EXERCISE REQUIREMENTS: Reproduce word for word the part of the post on saturated ideals starting with "Consistency strength of saturated" and going on through "the forcing extension.".

TEXT PROVIDED:
Consistency strength of saturated ideals on $[\lambda]^{<\kappa}$

In the Handbook of Set Theory, Foreman notes that in models constructed by Magidor from a huge cardinal, there exists a normal ideal on $[\omega_2]^{<\omega_1}$ that is $\omega_3$-saturated. Other results in this article imply that this is the minimal possible saturation, and such an ideal carries strong properties: Any generic ultrapower is well-founded and contains the same reals as the forcing extension.

Is there anything known about lower bounds on the consistency strength of normal, $\omega_{n+1}$-saturated ideals on $[\omega_n]^{<\omega_1}$ for $n>1$? For $n = 1$, this is known to be equiconsistent with a Woodin cardinal, by results of Shelah and recent work of Jensen and Steel. (Thanks, Andres!)

DATA PROVIDED:
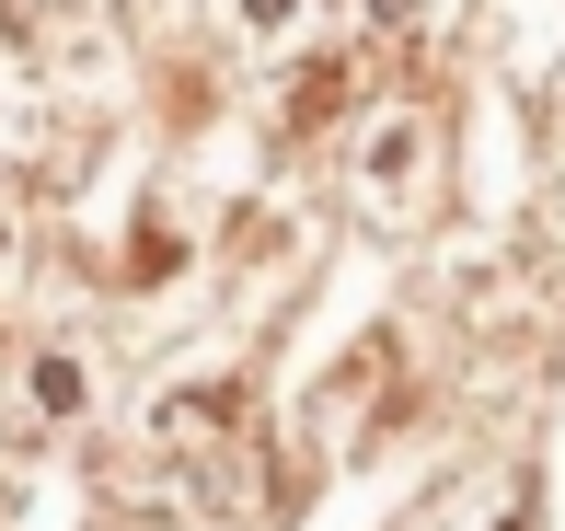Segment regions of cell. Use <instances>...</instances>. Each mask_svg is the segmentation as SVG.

THE OUTPUT:
Consistency strength of saturated ideals on $[\lambda]^{<\kappa}$

In the Handbook of Set Theory, Foreman notes that in models constructed by Magidor from a huge cardinal, there exists a normal ideal on $[\omega_2]^{<\omega_1}$ that is $\omega_3$-saturated. Other results in this article imply that this is the minimal possible saturation, and such an ideal carries strong properties: Any generic ultrapower is well-founded and contains the same reals as the forcing extension.